Heuristics, Answer Set Programming and Markov Decision Process for Solving a Set of Spatial Puzzles
This work addresses automated reasoning for spatial puzzles, which are incremental improvements in AI planning and reinforcement learning domains.
The paper tackled the problem of solving spatial puzzles by adapting an algorithm combining Answer Set Programming (ASP) and Markov Decision Process (MDP) with heuristics to accelerate learning, showing that the proposed approach speeds up the learning process compared to non-heuristic versions.
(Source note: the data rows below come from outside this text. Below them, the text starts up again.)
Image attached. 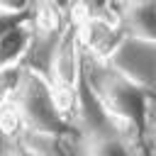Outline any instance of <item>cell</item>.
Segmentation results:
<instances>
[{"mask_svg":"<svg viewBox=\"0 0 156 156\" xmlns=\"http://www.w3.org/2000/svg\"><path fill=\"white\" fill-rule=\"evenodd\" d=\"M83 80L88 83L93 95L100 100L102 110L110 115L117 129L129 127L136 134H144V129L151 122V93L149 90L124 80L107 63L85 58V54H83Z\"/></svg>","mask_w":156,"mask_h":156,"instance_id":"cell-1","label":"cell"},{"mask_svg":"<svg viewBox=\"0 0 156 156\" xmlns=\"http://www.w3.org/2000/svg\"><path fill=\"white\" fill-rule=\"evenodd\" d=\"M10 107L17 112L24 132H37V134H61L68 136L73 127L63 119L54 102V93L44 78V73L34 68H24L22 80L10 100Z\"/></svg>","mask_w":156,"mask_h":156,"instance_id":"cell-2","label":"cell"},{"mask_svg":"<svg viewBox=\"0 0 156 156\" xmlns=\"http://www.w3.org/2000/svg\"><path fill=\"white\" fill-rule=\"evenodd\" d=\"M44 78L54 93V102H56L58 112L71 124L76 95H78V88L83 80V49H80L73 22H68L63 27V32L56 37V41L49 51V71Z\"/></svg>","mask_w":156,"mask_h":156,"instance_id":"cell-3","label":"cell"},{"mask_svg":"<svg viewBox=\"0 0 156 156\" xmlns=\"http://www.w3.org/2000/svg\"><path fill=\"white\" fill-rule=\"evenodd\" d=\"M107 66L124 80L151 93L154 76H156V41L124 37L115 49V54L110 56Z\"/></svg>","mask_w":156,"mask_h":156,"instance_id":"cell-4","label":"cell"},{"mask_svg":"<svg viewBox=\"0 0 156 156\" xmlns=\"http://www.w3.org/2000/svg\"><path fill=\"white\" fill-rule=\"evenodd\" d=\"M119 27L124 37L156 41V2L119 5Z\"/></svg>","mask_w":156,"mask_h":156,"instance_id":"cell-5","label":"cell"},{"mask_svg":"<svg viewBox=\"0 0 156 156\" xmlns=\"http://www.w3.org/2000/svg\"><path fill=\"white\" fill-rule=\"evenodd\" d=\"M32 41H34V32H32V27L27 22L10 29L7 34H2L0 37V68L22 63V58L27 56Z\"/></svg>","mask_w":156,"mask_h":156,"instance_id":"cell-6","label":"cell"},{"mask_svg":"<svg viewBox=\"0 0 156 156\" xmlns=\"http://www.w3.org/2000/svg\"><path fill=\"white\" fill-rule=\"evenodd\" d=\"M29 12H32V24L44 37H54V39L71 22L68 20V7H61L56 2H39V5L29 7Z\"/></svg>","mask_w":156,"mask_h":156,"instance_id":"cell-7","label":"cell"},{"mask_svg":"<svg viewBox=\"0 0 156 156\" xmlns=\"http://www.w3.org/2000/svg\"><path fill=\"white\" fill-rule=\"evenodd\" d=\"M85 156H132V149L127 146V141L119 134H112V136L88 139Z\"/></svg>","mask_w":156,"mask_h":156,"instance_id":"cell-8","label":"cell"},{"mask_svg":"<svg viewBox=\"0 0 156 156\" xmlns=\"http://www.w3.org/2000/svg\"><path fill=\"white\" fill-rule=\"evenodd\" d=\"M29 17V5L24 2H0V37L7 34L10 29L24 24Z\"/></svg>","mask_w":156,"mask_h":156,"instance_id":"cell-9","label":"cell"},{"mask_svg":"<svg viewBox=\"0 0 156 156\" xmlns=\"http://www.w3.org/2000/svg\"><path fill=\"white\" fill-rule=\"evenodd\" d=\"M24 63H15V66H5L0 68V107L10 105L20 80H22V73H24Z\"/></svg>","mask_w":156,"mask_h":156,"instance_id":"cell-10","label":"cell"},{"mask_svg":"<svg viewBox=\"0 0 156 156\" xmlns=\"http://www.w3.org/2000/svg\"><path fill=\"white\" fill-rule=\"evenodd\" d=\"M15 146H17V141L5 132V127L0 124V156H10L12 151H15Z\"/></svg>","mask_w":156,"mask_h":156,"instance_id":"cell-11","label":"cell"},{"mask_svg":"<svg viewBox=\"0 0 156 156\" xmlns=\"http://www.w3.org/2000/svg\"><path fill=\"white\" fill-rule=\"evenodd\" d=\"M10 156H39V154H34V151H29V149H24V146H15V151L10 154Z\"/></svg>","mask_w":156,"mask_h":156,"instance_id":"cell-12","label":"cell"}]
</instances>
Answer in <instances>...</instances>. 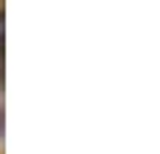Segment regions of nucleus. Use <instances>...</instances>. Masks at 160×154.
<instances>
[{"label": "nucleus", "instance_id": "1", "mask_svg": "<svg viewBox=\"0 0 160 154\" xmlns=\"http://www.w3.org/2000/svg\"><path fill=\"white\" fill-rule=\"evenodd\" d=\"M3 20L6 17H3V12H0V51H3Z\"/></svg>", "mask_w": 160, "mask_h": 154}, {"label": "nucleus", "instance_id": "2", "mask_svg": "<svg viewBox=\"0 0 160 154\" xmlns=\"http://www.w3.org/2000/svg\"><path fill=\"white\" fill-rule=\"evenodd\" d=\"M0 86H3V51H0Z\"/></svg>", "mask_w": 160, "mask_h": 154}, {"label": "nucleus", "instance_id": "3", "mask_svg": "<svg viewBox=\"0 0 160 154\" xmlns=\"http://www.w3.org/2000/svg\"><path fill=\"white\" fill-rule=\"evenodd\" d=\"M0 137H3V106H0Z\"/></svg>", "mask_w": 160, "mask_h": 154}]
</instances>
Spatial puzzles composed of rigid objects, flexible strings and holes offer interesting domains for reasoning about spatial entities that are common in the human daily-life's activities. The goal of this work is to investigate the automated solution of this kind of puzzles adapting an algorithm that combines Answer Set Programming (ASP) with Markov Decision Process (MDP), algorithm oASP(MDP), to use heuristics accelerating the learning process. ASP is applied to represent the domain as an MDP, while a Reinforcement Learning algorithm (Q-Learning) is used to find the optimal policies. In this work, the heuristics were obtained from the solution of relaxed versions of the puzzles. Experiments were performed on deterministic, non-deterministic and non-stationary versions of the puzzles. Results show that the proposed approach can accelerate the learning process, presenting an advantage when compared to the non-heuristic versions of oASP(MDP) and Q-Learning.